La zone de film mince présente une déformation plastique importante (taux d’instabilité élevé lorsque l’épaisseur est inférieure à 0,1 mm). Le degré d’écrouissage est faible et la structure ne peut être renforcée par déformation.
· Lors du rabotage de l’alliage d’aluminium : l’écrouissage améliore significativement la rigidité de l’ailette (la résistance de l’alliage 6063 est améliorée après durcissement à froid). La faible force de coupe permet l’utilisation d’outils à lame fine plus précis. La faible récupération élastique (environ 1/3 du cuivre) garantit la précision géométrique de l’ailette.
c. Percée dans les limites structurelles et optimisation des coûts
La conception d’ailettes ultra-minces vise essentiellement à maximiser le rapport surface/volume, et les propriétés physiques de l’aluminium sont plus adaptées à cet objectif.

Tableau 2 : Comparaison des paramètres des dissipateurs thermiques à ailettes biseautées en aluminium et en cuivre
Des profilés en aluminium à section simple (plaque/rainure) remplacent les moules complexes, réduisant ainsi les coûts de moulage de 60 %. La production en petites séries utilise directement des ailettes biseautées (sans moule) pour s'adapter aux besoins spécifiques.

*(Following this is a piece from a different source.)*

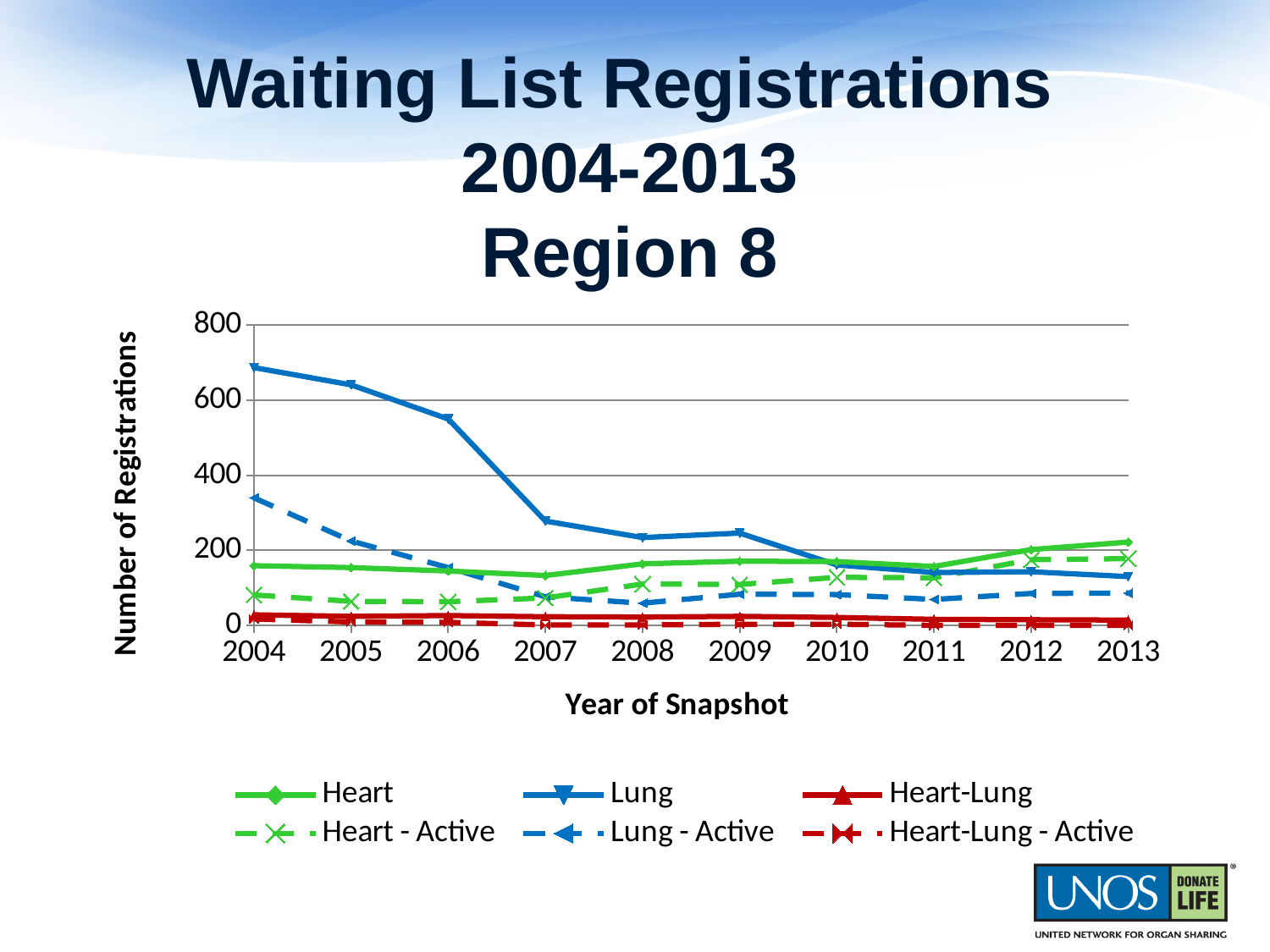
Which is larger in 2004, the Heart value or the Lung value? Lung How many series does the legend list? 6 How many years are plotted along the x axis? 10 Is the value for Lung - Active in 2004 greater or less than 400? less Is the value for Lung in 2006 greater or less than 600? less Is the value for Lung in 2004 greater or less than 600? greater Does the Lung series rise or fall from 2004 to 2013? fall Which is larger in 2013, the Heart value or the Lung value? Heart What kind of chart is shown on the slide? line chart In which year is the Lung series at its highest? 2004 What is the label of the y axis? Number of Registrations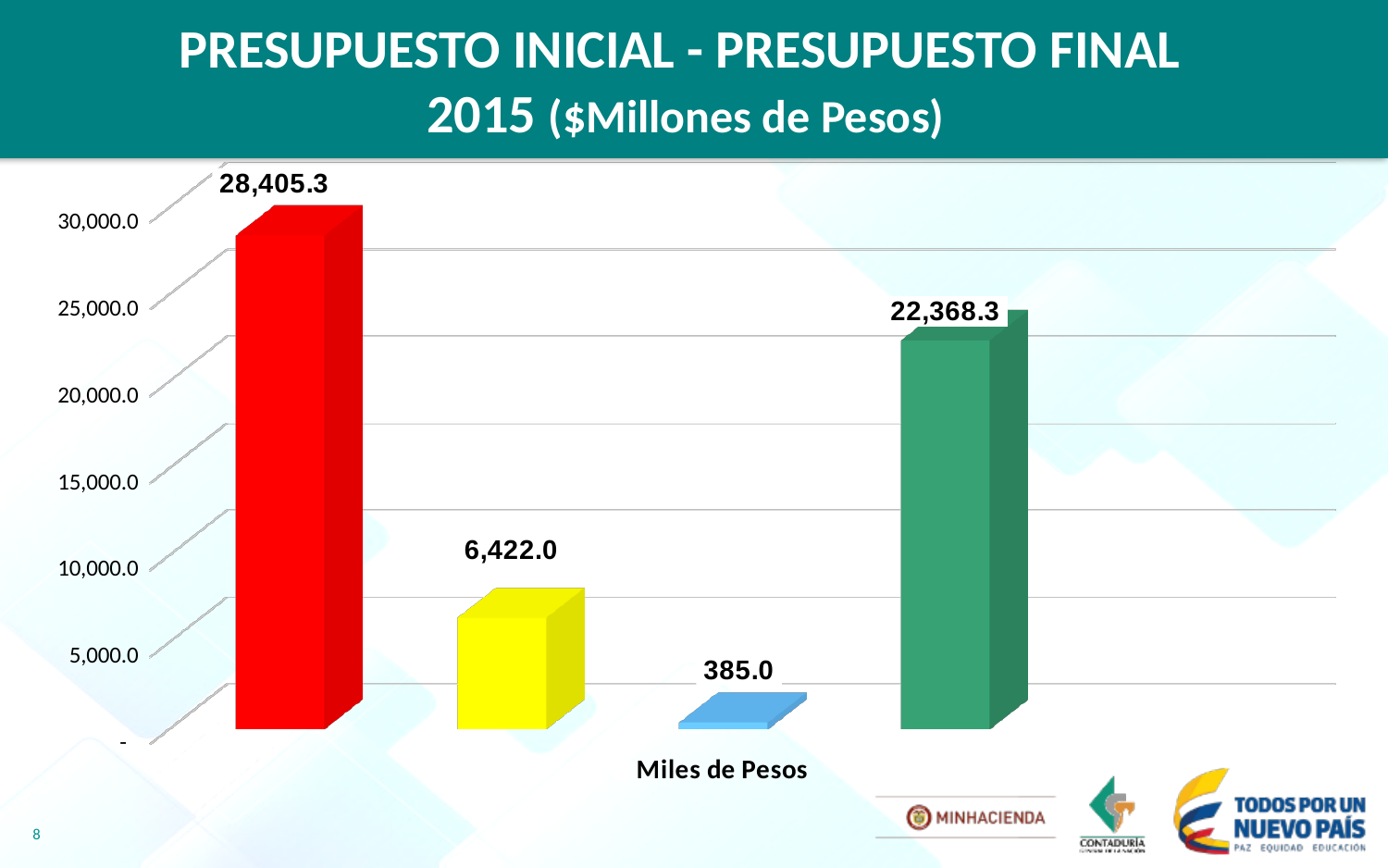
What is the difference between the red bar and the green bar? 6,037.0 What is the value shown on the green bar? 22,368.3 Which bar has the lowest value? The blue bar (385.0) Which is larger, the yellow bar or the green bar? The green bar What is the value shown on the blue bar? 385.0 What is the difference between the yellow bar and the blue bar? 6,037.0 How many bars are plotted in the chart? 4 What is the value shown on the yellow bar? 6,422.0 What type of chart is shown on the slide? Bar chart What is the title of the chart on the slide? PRESUPUESTO INICIAL - PRESUPUESTO FINAL 2015 ($Millones de Pesos) Which bar has the highest value? The red bar (28,405.3) What is the value shown on the red bar? 28,405.3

3-Essence de la tendance : L'optimisation du système remplace l'égoïsme matériel
L'intérêt principal du dissipateur thermique à ailettes biseautées en aluminium réside dans l'optimisation complète du système, plutôt que dans le remplacement d'une seule performance de conductivité thermique.
·Avantage technique : Réaliser une percée synergétique en matière de dissipation thermique légère et efficace grâce à une structure à ailettes multiples, un procédé d'ailettes fines et un moulage monobloc.
·Avantage de l'intégration légère : Dans des domaines émergents tels que les nouvelles énergies et la 5G, la légèreté et le coût sont devenus des indicateurs plus critiques que la conductivité thermique absolue, et les avantages dérivés ont été améliorés.
·Économie sur l'ensemble du cycle : Le coût initial ne représente que 45 % de celui de la solution en cuivre, et la réduction de la consommation d'énergie du ventilateur induite par l'allègement permet un retour sur investissement rapide. ·Fondement de fabrication durable : les caractéristiques de l'industrie, à savoir une capacité de production d'aluminium suffisante et un taux de récupération > 95 %, garantissent la stabilité de la chaîne d'approvisionnement.